HOPKINTON — When the final out was made on the field at Hopkinton High School Thursday afternoon, the St. Mary’s baseball team joined one of the most exclusive clubs a team can belong to — the club of back-to-back baseball state champions.
The Spartans join the likes of the 1987 and 1988 St. Mary’s baseball teams — on which both head coach Derek Dana and assistant coach Tim Fila played — as well as the St. John’s Prep baseball teams in 1999 and 2000 as the most recent local squads to take home two straight baseball titles.
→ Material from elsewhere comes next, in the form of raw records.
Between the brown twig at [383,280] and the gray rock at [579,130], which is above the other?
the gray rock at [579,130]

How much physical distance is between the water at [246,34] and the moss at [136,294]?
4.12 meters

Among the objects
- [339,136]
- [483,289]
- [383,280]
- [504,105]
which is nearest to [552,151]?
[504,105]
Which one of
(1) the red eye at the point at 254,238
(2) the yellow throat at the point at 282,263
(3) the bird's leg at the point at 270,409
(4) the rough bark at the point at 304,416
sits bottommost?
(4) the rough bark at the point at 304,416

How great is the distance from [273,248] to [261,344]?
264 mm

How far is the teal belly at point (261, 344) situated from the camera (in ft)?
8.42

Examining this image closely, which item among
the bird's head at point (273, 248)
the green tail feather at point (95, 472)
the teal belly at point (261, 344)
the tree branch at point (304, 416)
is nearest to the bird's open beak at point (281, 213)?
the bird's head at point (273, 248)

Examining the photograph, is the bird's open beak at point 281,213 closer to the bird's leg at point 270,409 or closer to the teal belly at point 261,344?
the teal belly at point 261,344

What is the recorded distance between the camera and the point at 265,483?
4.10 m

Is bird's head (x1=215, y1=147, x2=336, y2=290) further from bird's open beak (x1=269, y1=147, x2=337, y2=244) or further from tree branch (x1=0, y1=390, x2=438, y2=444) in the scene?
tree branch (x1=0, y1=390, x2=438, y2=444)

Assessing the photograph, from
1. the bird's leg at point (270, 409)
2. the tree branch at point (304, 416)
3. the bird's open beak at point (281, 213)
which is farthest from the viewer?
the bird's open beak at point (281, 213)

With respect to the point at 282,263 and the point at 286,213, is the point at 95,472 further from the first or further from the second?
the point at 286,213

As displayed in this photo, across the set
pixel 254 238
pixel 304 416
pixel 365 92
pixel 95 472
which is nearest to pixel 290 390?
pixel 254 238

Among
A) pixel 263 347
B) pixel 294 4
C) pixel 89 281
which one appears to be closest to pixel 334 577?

And yet, this accomplishment by St. Mary’s will always be a little bit different. As impressive as all of those other teams’ accomplishments were, none of them had to deal with an entire missed season in the middle of title wins. The Spartans had an incredibly talented group that was supposed to come back to defend in 2020, but there was no guarantee coming into 2021 that this group would be ready to make the jump that it did.
But I suppose we should have known. Dana is a great coach who preaches the little things on the baseball field, and those little things are what won the Spartans this championship. They scored five runs on only four hits. They scored two runs on one passed ball. They turned double plays and made diving catches in the field throughout the playoffs. They got reliable pitching not only from their ace, but also from a group of newcomers who weren’t even in high school yet when the Spartans won in 2019.
And let’s not forget, St. Mary’s was 6-5 at one point this year before winning 14 of its last 15 games.
“We needed guys to step up this year, bottom line, especially on the mound,” Dana said after the win. “It was nice to have Aiven (Cabral) once a week due to the pitch count stuff, but we had to hand the ball to young guys like Eric Bridges and John Nowicki and Tommy Falasca, and those guys produced and grew up in a hurry this year.”
It was so fitting that this was the way the first state tournament after the pandemic ended. After an incredibly difficult year in so many ways, seeing a team come back and accomplish one of the most difficult tasks in all of sports — defending a championship — was the only way this year could end properly.